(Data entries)
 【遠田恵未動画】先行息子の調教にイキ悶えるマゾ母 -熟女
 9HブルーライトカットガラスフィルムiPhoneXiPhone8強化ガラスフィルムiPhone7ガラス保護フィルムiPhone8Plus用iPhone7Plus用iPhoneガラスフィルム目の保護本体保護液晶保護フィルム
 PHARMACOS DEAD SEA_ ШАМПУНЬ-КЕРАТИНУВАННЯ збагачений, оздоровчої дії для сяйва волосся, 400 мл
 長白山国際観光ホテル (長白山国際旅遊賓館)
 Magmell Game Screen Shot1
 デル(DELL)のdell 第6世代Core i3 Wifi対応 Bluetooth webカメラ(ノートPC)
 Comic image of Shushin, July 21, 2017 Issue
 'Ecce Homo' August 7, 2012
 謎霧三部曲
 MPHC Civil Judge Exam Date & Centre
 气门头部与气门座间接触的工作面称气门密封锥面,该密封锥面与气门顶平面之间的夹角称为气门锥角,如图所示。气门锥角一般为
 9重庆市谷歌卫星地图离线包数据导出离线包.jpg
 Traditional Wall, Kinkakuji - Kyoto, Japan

[ABOUT THIS TASK]
Starting at the line with "Comic image of Shushin, July 21, 2017 Issue", copy every line up to and including the last one in the entries above.

[TASK RESULT]
 Comic image of Shushin, July 21, 2017 Issue
 'Ecce Homo' August 7, 2012
 謎霧三部曲
 MPHC Civil Judge Exam Date & Centre
 气门头部与气门座间接触的工作面称气门密封锥面,该密封锥面与气门顶平面之间的夹角称为气门锥角,如图所示。气门锥角一般为
 9重庆市谷歌卫星地图离线包数据导出离线包.jpg
 Traditional Wall, Kinkakuji - Kyoto, Japan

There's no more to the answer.